Posted 6/12/2015 8:57 AM (GMT -7)
Hi Pee berry. I'm a Christian woman, and I have a lot of faith. I know that my faith in God is the only thing that has gotten me through my childhood, and multiple other traumas I have experienced.
The one thing that I take issue with, (not referring to you at all) is when church members or even family members tell me that my faith just isn't strong enough or I wouldn't have anxiety.
I have wandered away from churches, but never from God. I talk with Him every day - sometimes all day. I finally have a wonderful church home, and greatly enjoy the support and fellowship I receive there.
Prayer was the only coping skill I had as a young person. I basically raised myself with God's guidance. He certainly protected me from myself on many occasions. ;)
We are humans with human instincts, and He gave us free will, so we make choices, and so do others around us. Those choices (both ours and other's) affect us. Circumstances, illnesses (cancer, etc.) and traumas that we have experienced cause anxiety and/or PTSD.

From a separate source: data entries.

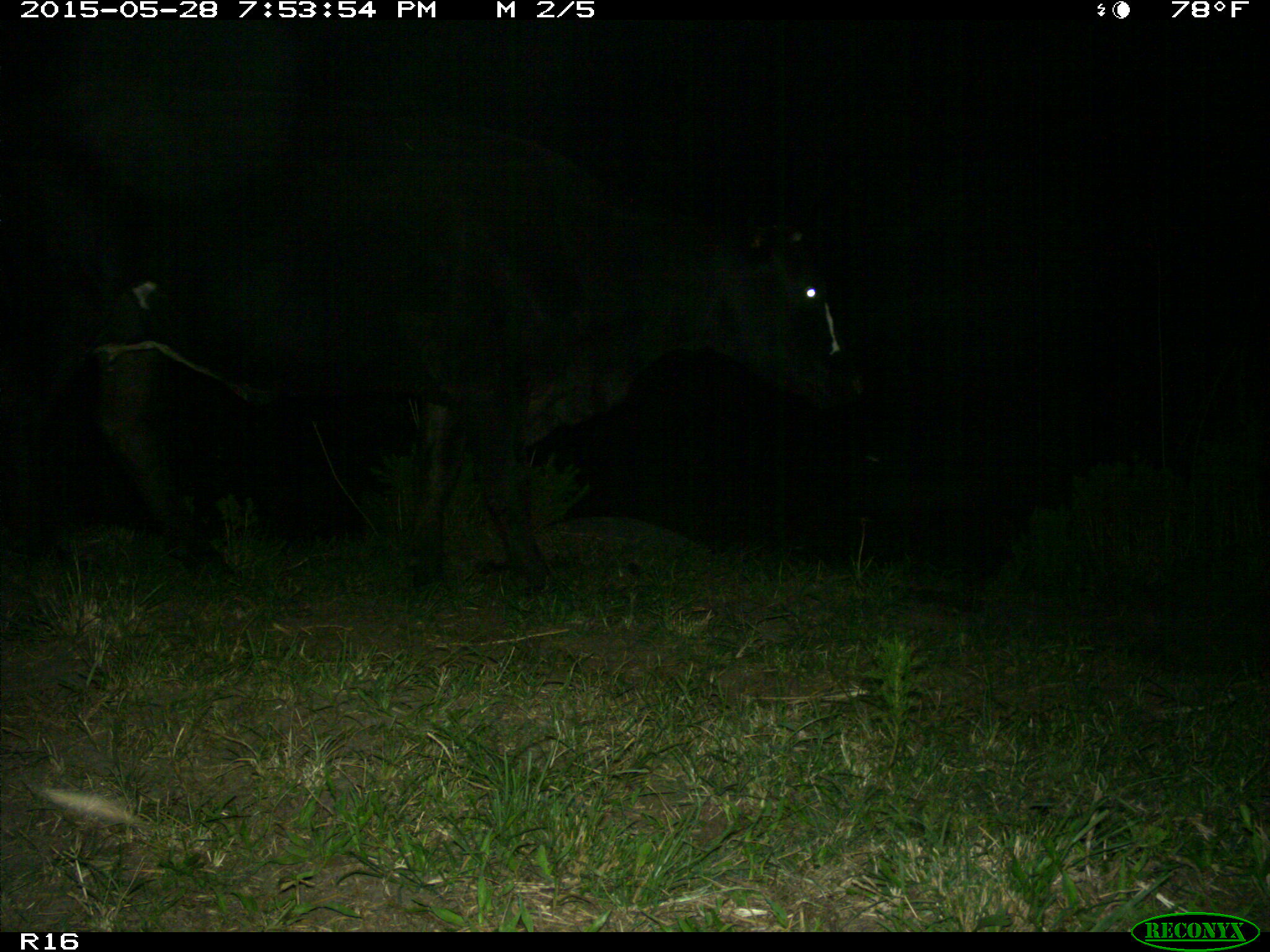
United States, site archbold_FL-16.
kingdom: Animalia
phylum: Chordata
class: Mammalia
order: Artiodactyla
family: Bovidae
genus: Bos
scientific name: Bos taurus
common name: domestic cow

Praying, and saying "Thy will be done", and actually meaning it are two different things. What we really want is our will to be done. I don't want to have ovarian cancer, or any of the other possibilities that I am facing right now, but I have to trust in Him. Is it His will for me to be healed? There are so many people who are "called home" very early in life. I will be honest. I'm not ready to leave my family. :(
I absolutely believe in the power of prayer. I've seen circumstances completely change by God's mighty power. Please pray with me that if my tumor is malignant, I will be able to survive it.

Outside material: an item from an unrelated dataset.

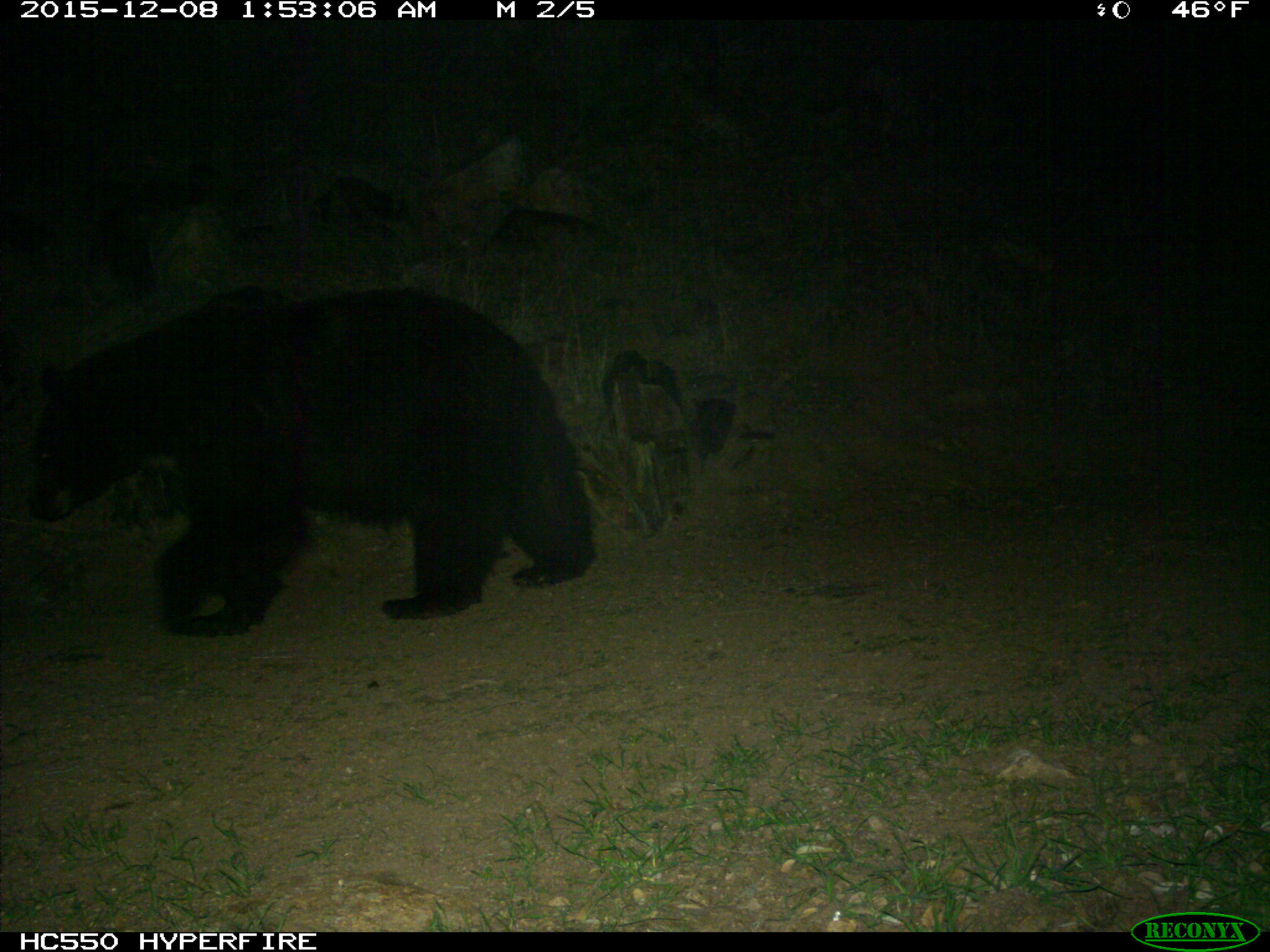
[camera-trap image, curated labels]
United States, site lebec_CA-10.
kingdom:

Even though I have a lot of faith, I am scared to death! I am constantly consumed with anxiety. I am terrified that I won't be here to grow old with my husband. I know that in His house are many mansions, and that it will be beautiful, but my life is beautiful, and I want to get to experience all of the things in life that I dreamed of before I go home to Him. Is that selfish? Maybe, but I'm human with human emotions.